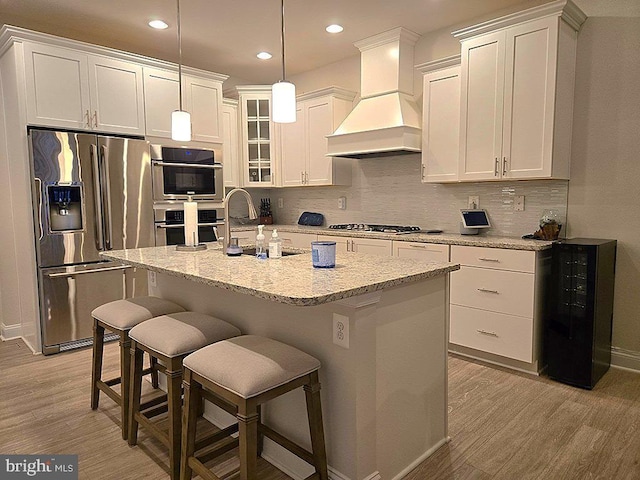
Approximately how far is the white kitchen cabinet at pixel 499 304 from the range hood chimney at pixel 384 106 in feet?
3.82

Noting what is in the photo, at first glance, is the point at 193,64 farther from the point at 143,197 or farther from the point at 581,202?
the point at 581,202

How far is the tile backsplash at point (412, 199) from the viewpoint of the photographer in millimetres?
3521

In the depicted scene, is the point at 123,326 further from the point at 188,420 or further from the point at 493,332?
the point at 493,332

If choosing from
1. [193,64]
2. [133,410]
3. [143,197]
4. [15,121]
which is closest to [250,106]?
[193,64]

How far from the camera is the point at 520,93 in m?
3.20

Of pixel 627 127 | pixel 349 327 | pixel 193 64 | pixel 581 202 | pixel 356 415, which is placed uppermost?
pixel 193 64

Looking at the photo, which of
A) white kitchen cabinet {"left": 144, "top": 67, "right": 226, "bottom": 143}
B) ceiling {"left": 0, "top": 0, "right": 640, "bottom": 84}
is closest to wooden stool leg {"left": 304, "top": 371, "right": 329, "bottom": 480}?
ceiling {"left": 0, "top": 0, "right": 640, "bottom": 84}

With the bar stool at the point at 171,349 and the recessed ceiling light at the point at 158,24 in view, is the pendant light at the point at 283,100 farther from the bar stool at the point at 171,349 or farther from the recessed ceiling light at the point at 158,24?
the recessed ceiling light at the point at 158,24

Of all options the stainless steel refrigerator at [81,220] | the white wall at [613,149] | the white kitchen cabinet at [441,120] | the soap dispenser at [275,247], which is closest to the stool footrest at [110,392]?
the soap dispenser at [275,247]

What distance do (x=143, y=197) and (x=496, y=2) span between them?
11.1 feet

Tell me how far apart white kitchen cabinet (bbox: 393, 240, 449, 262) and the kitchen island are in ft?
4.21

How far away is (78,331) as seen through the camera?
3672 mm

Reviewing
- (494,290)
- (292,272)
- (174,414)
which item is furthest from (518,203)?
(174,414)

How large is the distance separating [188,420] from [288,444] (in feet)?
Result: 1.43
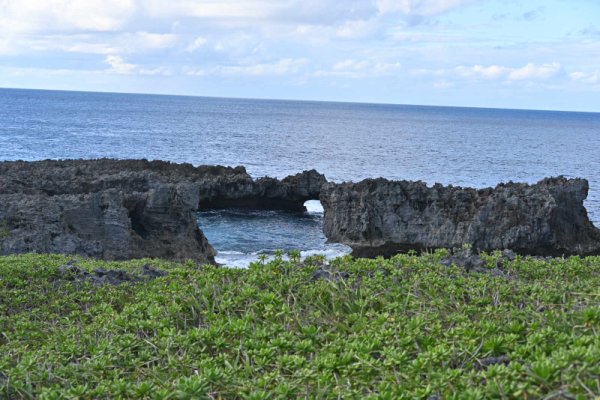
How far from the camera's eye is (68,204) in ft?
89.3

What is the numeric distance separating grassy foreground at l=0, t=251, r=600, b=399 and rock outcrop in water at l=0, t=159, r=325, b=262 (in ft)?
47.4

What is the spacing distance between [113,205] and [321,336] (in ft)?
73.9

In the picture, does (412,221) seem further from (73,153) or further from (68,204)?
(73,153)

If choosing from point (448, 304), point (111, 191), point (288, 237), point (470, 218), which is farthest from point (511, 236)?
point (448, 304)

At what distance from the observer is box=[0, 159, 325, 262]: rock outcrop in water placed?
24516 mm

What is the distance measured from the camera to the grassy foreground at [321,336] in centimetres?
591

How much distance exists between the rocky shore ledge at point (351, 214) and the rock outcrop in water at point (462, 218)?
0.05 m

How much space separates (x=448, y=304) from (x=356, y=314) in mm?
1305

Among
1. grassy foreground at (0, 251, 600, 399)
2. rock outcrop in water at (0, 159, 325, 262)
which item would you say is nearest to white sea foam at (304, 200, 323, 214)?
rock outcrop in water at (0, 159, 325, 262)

---

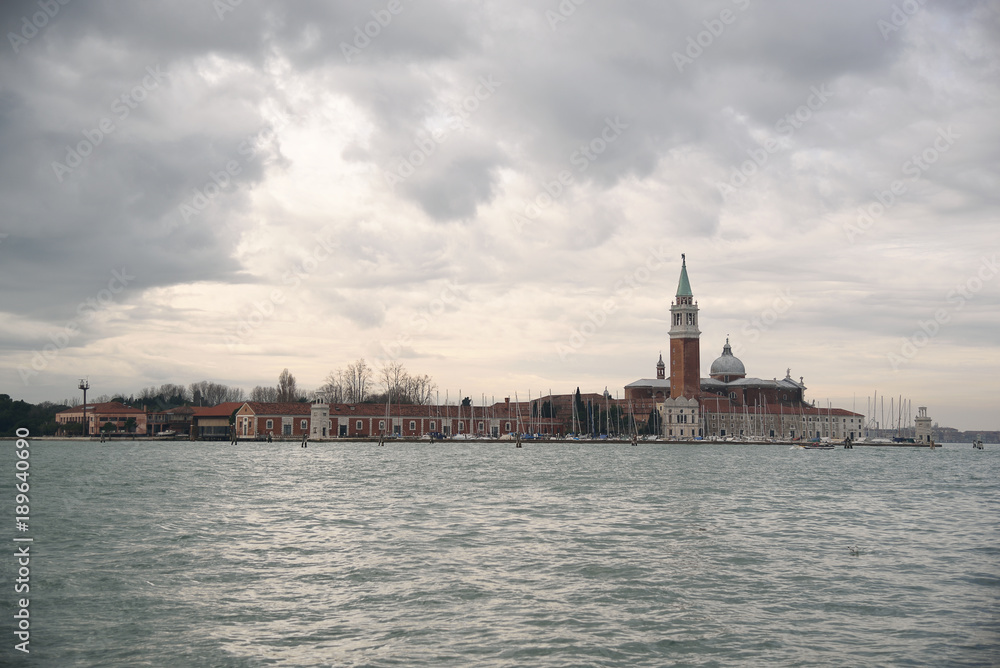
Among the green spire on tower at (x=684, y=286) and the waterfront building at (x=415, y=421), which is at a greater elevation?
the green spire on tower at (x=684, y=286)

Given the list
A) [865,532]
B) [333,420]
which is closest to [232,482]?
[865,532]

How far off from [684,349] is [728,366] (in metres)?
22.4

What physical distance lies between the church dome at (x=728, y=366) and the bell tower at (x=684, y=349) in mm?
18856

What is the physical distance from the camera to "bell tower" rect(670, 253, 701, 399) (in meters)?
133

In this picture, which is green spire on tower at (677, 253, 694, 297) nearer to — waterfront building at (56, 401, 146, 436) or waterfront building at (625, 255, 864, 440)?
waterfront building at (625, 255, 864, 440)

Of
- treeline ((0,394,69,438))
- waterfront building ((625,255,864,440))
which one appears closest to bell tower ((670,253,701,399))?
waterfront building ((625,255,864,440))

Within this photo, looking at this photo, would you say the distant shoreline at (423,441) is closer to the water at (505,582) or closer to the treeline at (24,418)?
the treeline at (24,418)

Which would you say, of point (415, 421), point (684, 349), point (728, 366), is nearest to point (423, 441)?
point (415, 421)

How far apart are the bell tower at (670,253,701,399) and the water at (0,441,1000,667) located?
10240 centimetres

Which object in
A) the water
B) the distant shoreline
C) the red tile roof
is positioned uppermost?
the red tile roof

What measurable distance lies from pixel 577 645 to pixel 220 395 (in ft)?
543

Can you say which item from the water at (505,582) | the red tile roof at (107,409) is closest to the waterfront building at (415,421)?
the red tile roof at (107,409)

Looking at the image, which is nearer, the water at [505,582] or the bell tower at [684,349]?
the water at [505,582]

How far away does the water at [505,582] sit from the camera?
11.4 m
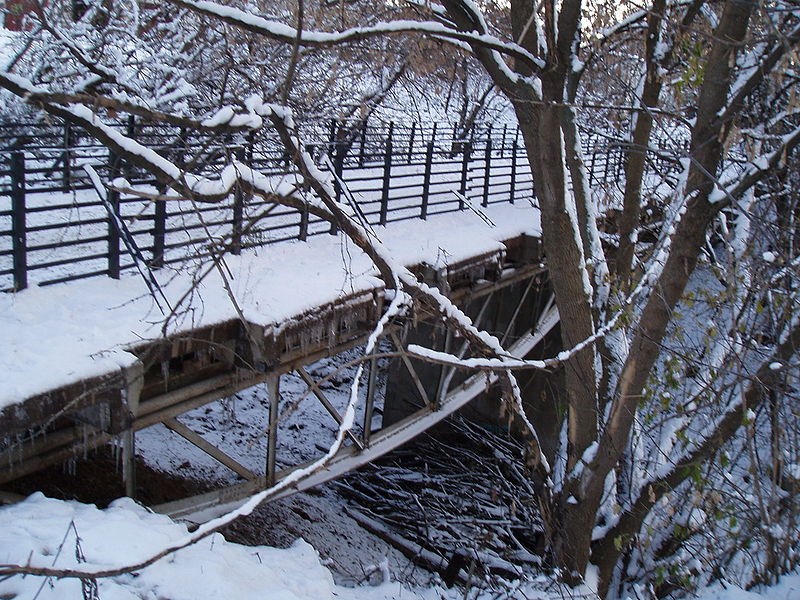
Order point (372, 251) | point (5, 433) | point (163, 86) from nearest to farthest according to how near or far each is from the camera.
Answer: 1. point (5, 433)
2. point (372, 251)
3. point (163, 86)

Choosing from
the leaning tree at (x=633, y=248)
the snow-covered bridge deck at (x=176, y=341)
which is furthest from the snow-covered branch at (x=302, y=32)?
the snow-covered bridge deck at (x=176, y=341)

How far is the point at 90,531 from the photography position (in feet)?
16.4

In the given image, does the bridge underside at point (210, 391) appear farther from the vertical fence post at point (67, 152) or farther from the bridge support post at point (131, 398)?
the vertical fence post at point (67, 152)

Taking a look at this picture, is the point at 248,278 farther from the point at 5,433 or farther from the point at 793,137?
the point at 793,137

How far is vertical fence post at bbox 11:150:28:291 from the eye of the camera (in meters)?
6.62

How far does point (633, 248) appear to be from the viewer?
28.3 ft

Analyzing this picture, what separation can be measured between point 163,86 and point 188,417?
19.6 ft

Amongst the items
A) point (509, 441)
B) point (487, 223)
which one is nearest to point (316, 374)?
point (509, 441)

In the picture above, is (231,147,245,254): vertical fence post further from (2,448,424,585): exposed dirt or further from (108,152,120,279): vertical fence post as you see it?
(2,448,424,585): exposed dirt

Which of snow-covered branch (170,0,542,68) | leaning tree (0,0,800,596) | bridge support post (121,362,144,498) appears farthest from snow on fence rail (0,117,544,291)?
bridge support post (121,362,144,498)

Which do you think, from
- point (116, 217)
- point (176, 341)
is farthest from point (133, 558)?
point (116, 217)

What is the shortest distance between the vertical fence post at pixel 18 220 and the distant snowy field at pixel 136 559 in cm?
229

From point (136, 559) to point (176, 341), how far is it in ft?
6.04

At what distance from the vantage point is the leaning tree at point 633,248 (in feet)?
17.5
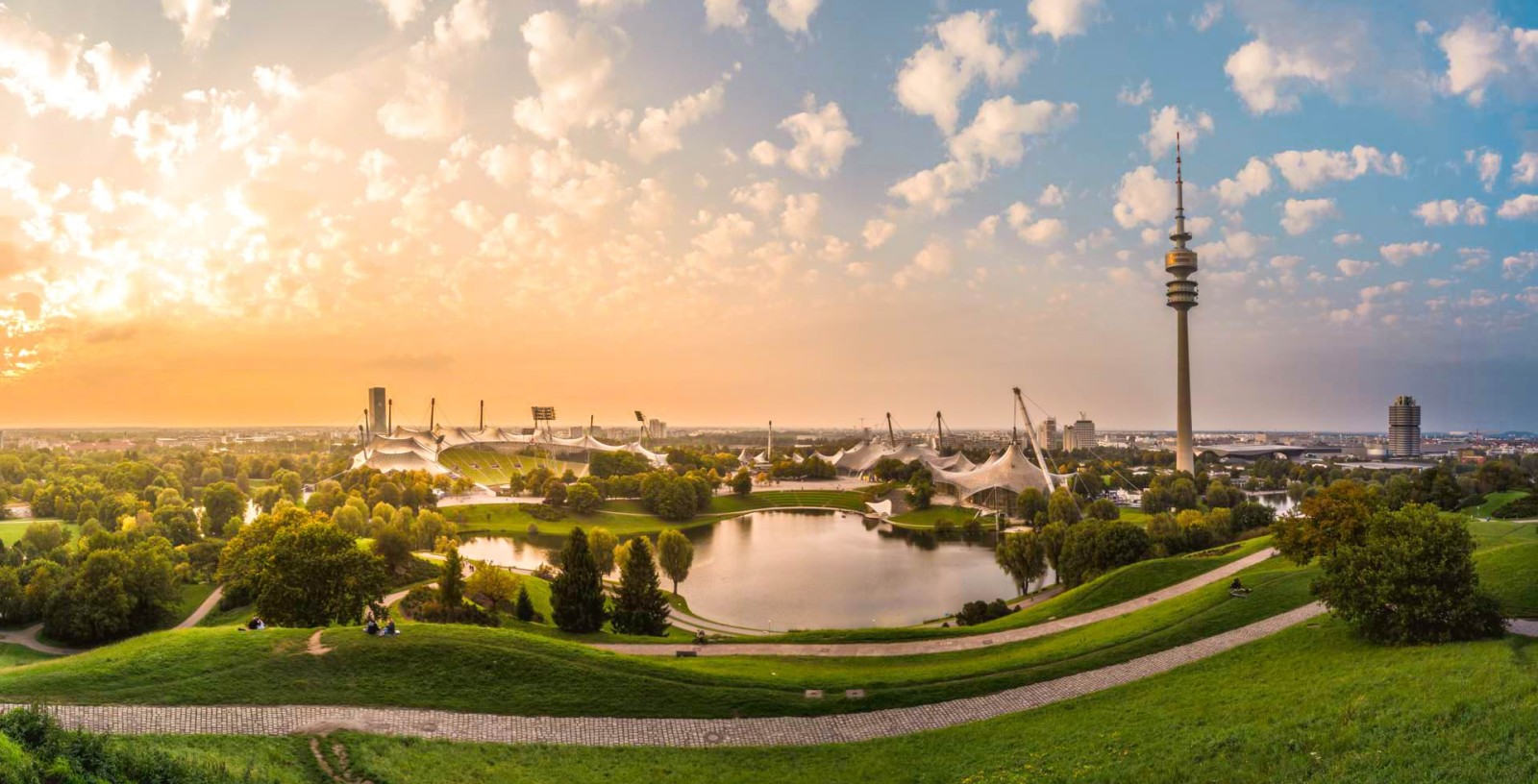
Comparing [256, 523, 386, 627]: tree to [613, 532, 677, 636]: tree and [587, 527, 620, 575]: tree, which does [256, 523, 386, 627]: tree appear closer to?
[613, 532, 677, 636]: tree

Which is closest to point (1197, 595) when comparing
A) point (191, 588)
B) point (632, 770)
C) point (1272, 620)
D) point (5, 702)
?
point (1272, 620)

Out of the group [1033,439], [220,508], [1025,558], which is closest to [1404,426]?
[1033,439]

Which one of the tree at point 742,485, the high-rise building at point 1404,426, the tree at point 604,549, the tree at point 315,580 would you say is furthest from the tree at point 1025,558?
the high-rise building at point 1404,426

* * *

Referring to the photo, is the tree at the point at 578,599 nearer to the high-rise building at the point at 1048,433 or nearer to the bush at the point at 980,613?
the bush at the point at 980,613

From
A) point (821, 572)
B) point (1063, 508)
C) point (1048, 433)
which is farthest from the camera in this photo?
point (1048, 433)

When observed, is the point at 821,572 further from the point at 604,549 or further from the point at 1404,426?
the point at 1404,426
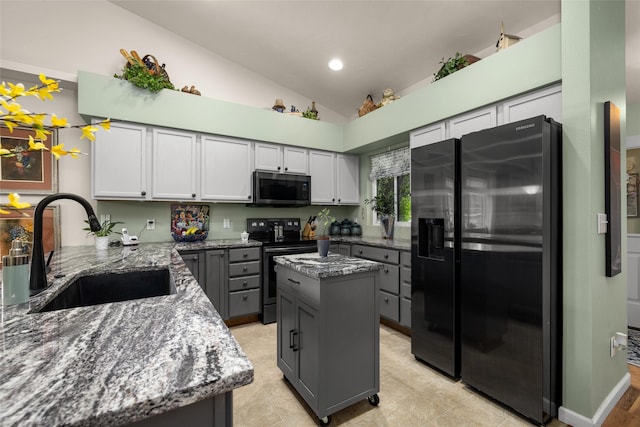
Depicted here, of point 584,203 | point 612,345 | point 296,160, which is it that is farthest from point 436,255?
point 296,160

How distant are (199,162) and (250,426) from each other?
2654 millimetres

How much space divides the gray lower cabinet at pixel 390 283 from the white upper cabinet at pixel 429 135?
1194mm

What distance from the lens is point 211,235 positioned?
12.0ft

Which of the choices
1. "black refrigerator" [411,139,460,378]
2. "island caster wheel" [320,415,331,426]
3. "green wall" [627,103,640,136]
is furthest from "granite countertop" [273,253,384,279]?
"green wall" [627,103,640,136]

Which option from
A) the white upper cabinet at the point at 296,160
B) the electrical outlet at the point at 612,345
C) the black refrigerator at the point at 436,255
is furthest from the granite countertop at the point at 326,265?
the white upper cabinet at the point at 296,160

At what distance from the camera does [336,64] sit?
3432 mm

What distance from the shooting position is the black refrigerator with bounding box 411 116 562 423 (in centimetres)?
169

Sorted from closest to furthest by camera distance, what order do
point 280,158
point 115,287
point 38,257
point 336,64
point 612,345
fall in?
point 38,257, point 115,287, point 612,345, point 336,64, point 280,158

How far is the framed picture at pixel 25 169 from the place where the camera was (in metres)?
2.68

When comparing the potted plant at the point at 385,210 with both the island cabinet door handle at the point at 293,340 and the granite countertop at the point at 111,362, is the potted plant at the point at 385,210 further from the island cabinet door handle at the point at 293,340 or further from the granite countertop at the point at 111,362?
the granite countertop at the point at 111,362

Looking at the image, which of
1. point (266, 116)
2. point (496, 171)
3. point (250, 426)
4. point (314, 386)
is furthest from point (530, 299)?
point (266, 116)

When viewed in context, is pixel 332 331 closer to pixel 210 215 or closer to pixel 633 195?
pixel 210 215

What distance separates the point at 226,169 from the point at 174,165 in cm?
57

● Exercise aim:
Copy out the listing above, starting at the line that contains "Can you say" and stopping after the line that contains "3. point (163, 86)", and leave the pictures out.

● Result below:
Can you say which item from the water at (505,582) | the red tile roof at (107,409) is closest to the waterfront building at (415,421)?
the red tile roof at (107,409)

Looking at the image, which is nearer, the water at [505,582] or the bell tower at [684,349]?
the water at [505,582]

How far away does the water at [505,582] sit from the camera?
11.4 m
Order point (372, 251) | point (5, 433) | point (163, 86) from nearest to farthest according to how near or far each is from the camera.
Answer: 1. point (5, 433)
2. point (372, 251)
3. point (163, 86)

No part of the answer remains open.